O papel dos pais, para evitar comportamentos desadequados como fruto da exposição à violência, passa por ajudar os filhos a reforçar a autoestima, ajudá-los a ter mais tolerância à frustração, a serem capazes de se autorregular. Um bom exemplo são os jogos de tabuleiro, em família, que trabalham várias competências emocionais, como, por exemplo, a capacidade de esperar pela sua vez e de lidar com a frustração de perder, aponta Alda Mira Coelho.

“Mais do que proibir certos conteúdos, é conversar com eles, comunicar. Ajudá-los a perceber os jogos, a saber o que devem evitar, promover a autorregulação”, diz a pedopsiquiatra. Para fazê-lo, um dos truques dos pais deve ser saber dizer não às crianças, mas um não certo. “Dizer o não da forma correta, ao invés de um não redondo, mostrando que se gosta delas, dando-lhe uma alternativa para o que querem fazer, ajuda as crianças mais pequenas a ultrapassar a birra.”

Os pais, muitas vezes culpabilizados pela falta de tempo, tentam compensar os filhos pela sua ausência de forma material. “Isto cria nas crianças uma falsa sensação, satisfaz um prazer imediato. Cria-lhes um baixo limiar à frustração e quando não têm o que pretendem entram em descontrolo.” A seguir, é a bola de neve: com baixo nível de resistência à frustração, também não se esforçam pelo que querem e têm maior dificuldade em cumprir regras, não conseguindo esperar para satisfazer desejos de imediato.

Falar é então a melhor solução ou vamos pô-los de antenas em pé? A psicóloga Sofia Ramalho aponta os estudos que existem. “Falou-se muito sobre se ir às escolas alertar para os perigos do consumo de droga e álcool não podia ter o efeito de aguçar a curiosidade. O que se concluiu é que é mais importante aumentar a literacia sobre estes assuntos, e dar aos jovens competências para saberem lidar com estas questões do ponto de vista cognitivo, emocional e intelectual.”

Para evitar que os jovens se vejam envolvidos em situações complicadas, a psicóloga fala da importância dos pais estarem atentos, vigiarem e monitorizarem o que veem. E conversarem. Para além disso, aponta a importância de serem desenvolvidas as competências socioemocionais, para que sejam capazes de se autoregular perante uma situação destas.

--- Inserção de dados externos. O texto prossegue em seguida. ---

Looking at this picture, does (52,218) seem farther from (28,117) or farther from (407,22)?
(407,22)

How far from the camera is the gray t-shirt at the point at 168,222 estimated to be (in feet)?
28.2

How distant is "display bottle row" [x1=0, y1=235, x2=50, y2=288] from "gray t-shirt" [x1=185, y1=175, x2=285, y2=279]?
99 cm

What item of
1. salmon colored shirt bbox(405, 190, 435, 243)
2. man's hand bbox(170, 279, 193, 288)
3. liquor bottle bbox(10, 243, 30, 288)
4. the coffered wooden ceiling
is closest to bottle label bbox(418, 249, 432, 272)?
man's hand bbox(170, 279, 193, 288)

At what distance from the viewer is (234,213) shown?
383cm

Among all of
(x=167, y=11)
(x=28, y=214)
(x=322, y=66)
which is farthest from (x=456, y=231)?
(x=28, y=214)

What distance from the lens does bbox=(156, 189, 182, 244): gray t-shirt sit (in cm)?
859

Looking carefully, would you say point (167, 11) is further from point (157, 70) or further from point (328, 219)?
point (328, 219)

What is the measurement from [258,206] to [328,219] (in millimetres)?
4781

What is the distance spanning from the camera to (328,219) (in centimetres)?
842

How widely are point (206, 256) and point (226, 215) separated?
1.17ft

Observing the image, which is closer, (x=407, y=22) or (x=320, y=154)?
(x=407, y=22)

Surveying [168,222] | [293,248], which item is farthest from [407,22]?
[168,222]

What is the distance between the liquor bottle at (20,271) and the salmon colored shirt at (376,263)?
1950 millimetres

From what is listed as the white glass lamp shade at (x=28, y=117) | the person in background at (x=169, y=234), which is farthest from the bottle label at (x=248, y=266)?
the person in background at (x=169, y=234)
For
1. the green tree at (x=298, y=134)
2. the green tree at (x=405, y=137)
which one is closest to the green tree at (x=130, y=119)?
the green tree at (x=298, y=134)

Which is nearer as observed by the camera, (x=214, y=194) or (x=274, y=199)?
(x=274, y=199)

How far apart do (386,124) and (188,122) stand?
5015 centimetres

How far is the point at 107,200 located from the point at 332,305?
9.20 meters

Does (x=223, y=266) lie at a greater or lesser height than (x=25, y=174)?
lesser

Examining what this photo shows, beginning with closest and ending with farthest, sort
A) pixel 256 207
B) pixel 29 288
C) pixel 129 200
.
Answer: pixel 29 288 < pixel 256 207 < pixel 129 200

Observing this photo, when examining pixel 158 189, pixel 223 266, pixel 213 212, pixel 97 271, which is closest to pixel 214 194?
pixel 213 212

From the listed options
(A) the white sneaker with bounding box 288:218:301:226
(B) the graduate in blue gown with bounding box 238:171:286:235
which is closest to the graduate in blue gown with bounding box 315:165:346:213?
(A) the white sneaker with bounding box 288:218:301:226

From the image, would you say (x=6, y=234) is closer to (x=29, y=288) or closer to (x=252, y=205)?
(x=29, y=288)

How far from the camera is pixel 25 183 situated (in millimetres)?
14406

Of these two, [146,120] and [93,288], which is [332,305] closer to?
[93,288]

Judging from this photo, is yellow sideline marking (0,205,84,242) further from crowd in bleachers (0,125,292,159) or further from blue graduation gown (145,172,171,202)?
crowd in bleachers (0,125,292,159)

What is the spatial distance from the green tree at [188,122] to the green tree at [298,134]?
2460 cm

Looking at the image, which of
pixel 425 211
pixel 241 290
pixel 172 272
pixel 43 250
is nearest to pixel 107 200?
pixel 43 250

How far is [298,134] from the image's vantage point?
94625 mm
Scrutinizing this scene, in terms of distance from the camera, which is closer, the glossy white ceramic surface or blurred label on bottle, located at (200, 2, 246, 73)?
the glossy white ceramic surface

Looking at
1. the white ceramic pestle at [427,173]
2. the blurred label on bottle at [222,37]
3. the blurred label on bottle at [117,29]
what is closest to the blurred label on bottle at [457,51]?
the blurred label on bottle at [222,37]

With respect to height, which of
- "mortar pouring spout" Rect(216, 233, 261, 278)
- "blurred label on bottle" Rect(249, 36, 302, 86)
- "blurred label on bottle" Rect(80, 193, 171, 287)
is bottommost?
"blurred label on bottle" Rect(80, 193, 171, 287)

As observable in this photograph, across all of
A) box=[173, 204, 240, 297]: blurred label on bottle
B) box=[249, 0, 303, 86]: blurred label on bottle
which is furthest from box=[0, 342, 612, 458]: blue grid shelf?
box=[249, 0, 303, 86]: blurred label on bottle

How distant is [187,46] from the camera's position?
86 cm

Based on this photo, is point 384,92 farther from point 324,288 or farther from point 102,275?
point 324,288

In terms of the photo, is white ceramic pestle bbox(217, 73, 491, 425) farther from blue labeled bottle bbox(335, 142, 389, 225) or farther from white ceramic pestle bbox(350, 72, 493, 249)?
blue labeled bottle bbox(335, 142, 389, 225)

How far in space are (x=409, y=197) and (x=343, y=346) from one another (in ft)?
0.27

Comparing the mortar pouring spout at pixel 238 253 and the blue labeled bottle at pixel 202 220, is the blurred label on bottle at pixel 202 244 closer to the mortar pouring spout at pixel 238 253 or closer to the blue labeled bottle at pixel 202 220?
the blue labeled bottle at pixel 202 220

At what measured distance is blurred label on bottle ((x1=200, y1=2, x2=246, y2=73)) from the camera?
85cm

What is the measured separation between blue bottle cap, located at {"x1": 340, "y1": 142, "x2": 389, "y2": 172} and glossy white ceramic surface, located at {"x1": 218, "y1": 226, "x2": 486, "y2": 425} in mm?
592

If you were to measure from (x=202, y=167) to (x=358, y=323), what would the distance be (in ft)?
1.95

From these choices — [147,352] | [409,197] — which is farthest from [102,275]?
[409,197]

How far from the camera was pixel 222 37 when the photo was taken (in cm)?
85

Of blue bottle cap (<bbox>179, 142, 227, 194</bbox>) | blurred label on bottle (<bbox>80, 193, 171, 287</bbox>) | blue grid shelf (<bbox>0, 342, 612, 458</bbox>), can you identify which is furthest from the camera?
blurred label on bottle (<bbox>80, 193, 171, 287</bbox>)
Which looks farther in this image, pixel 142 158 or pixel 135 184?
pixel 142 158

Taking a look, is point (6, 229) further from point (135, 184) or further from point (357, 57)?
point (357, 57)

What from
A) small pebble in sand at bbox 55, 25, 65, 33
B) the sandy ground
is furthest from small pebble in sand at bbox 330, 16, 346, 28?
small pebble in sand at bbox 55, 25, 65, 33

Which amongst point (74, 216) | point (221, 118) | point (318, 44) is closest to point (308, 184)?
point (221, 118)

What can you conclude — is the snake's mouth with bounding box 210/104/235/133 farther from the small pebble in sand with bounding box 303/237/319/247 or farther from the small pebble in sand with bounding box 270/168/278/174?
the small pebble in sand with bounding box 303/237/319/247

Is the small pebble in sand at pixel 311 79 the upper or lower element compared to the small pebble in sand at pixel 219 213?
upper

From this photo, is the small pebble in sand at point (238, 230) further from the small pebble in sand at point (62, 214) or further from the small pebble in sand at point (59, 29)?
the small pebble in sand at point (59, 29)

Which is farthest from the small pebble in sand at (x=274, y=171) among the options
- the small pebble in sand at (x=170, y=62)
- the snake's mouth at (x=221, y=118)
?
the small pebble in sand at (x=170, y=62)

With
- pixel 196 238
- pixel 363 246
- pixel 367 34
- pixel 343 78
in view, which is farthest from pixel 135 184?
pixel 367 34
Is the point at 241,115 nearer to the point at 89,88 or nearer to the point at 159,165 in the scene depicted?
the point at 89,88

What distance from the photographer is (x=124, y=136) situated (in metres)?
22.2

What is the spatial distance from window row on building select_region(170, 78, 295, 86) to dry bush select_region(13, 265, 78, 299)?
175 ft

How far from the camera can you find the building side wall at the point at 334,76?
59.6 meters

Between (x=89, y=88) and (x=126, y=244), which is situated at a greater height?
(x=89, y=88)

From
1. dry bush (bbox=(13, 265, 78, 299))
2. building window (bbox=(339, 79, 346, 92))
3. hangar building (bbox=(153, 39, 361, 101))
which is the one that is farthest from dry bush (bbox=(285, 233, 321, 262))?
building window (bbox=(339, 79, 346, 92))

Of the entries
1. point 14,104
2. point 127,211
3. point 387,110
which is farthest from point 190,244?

“É uma pena que os pais não tenham tempo para refletir e para dar alternativas aos filhos”, conclui Alda Mira Coelho. “É preciso comunicar com os filhos, estar mais tempo com eles, desenvolver a linguagem dos afetos e estar atento a sinais de alarme, e perceber quando eles precisam de um bocado de colo e de uma descarga emocional.”